>> Start Passage given

So yeah, there’s not a right answer but obviously you want to establish some sort of baseline. Then again if they already know who you are, if they’re already familiar with Jake Howard or they already know who John McIntyre is because of maybe it’s interviews I’ve been on or different things like that. There’s not so much … so in an … someone has to take the time to understand what … like what’s the current state of the relationship between the prospect and the business and what’s going to make them move then towards the point where they’re buying. So if they’re cold you don’t want to pitch them [inaudible 00:18:37] fairly warm or if they’re hot even yeah sure. I mean tell them about the products straight away. But it’s that kind of … does that make sense?

Jake Hower: Yeah it does, it does. The question I really had about it which is just certainly makes me wonder you’re talking earlier about the fact that you’re trying to warm up somebody but people come in or warm up and cool down at different stages. So, is there a way in which you can keep an auto responder funnel going that’s going to capture as many people at the right time as possible?

John McIntyre: You mean like if you don’t put a pitch in every email you’re not going to get everyone is that what you mean?

Jake Hower: Yes, and then on the flip side if you’re pitching too early maybe you’re not going to get someone as well. It’s like maybe how do you not … how do you keep as many people onsite as possible?

John McIntyre: I would … well I think part of it is understanding the type of prospect. So the people who buy straight away, they’re probably going to buy later. There’s a fairly good chance if they’re ready to buy at the first email I’m sure they’re probably ready to buy in the third or fourth email. Conversely though the people who would be ready to buy in the third or fourth can be extremely pissed off when you try and sell them in the first email. So, there’s more at stake when you pitch too early than if you pitch too late.

What I think another thing is that a lot of people about the sale as a one-off event. What people really need to do, what people need to do is they need to think about this as an ongoing relationship. So that first sale is just a first step, because this person if you connect with them on an intimate basis and they like you and they trust you they’re going to be buying from you for the next 12 months or for the next five years or for the next ten years. That’s … I think that’s the secret to long term business growth. These one off, these one hit wonders they’re leaving, it’s a huge amount of money on the table.

There’s a reason why guys like Jay Abraham tell people that the revenue and the business growth a large amount of it comes from the customer list. The people that you’ve already sold things to, not the new people.

>> End Passage given
>> Start Data lines

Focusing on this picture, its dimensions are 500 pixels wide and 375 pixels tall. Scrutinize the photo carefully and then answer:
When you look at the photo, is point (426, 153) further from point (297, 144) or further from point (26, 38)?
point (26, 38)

>> End Data lines

Tasks to perform:
1: In the interview transcript, why is pitching too early riskier than pitching too late? Answer in one to three sentences.
2: Reproduce the stretch of the interview transcript from "What I think" through "the new people.".
The data has no connection to the interview transcript.

Answers to each task:
1: People who are ready to buy at the first email will very likely still be ready to buy by the third or fourth email. But people who would be ready to buy by the third or fourth email can be extremely annoyed if they are sold to in the first email.

2:
What I think another thing is that a lot of people about the sale as a one-off event. What people really need to do, what people need to do is they need to think about this as an ongoing relationship. So that first sale is just a first step, because this person if you connect with them on an intimate basis and they like you and they trust you they’re going to be buying from you for the next 12 months or for the next five years or for the next ten years. That’s … I think that’s the secret to long term business growth. These one off, these one hit wonders they’re leaving, it’s a huge amount of money on the table.

There’s a reason why guys like Jay Abraham tell people that the revenue and the business growth a large amount of it comes from the customer list. The people that you’ve already sold things to, not the new people.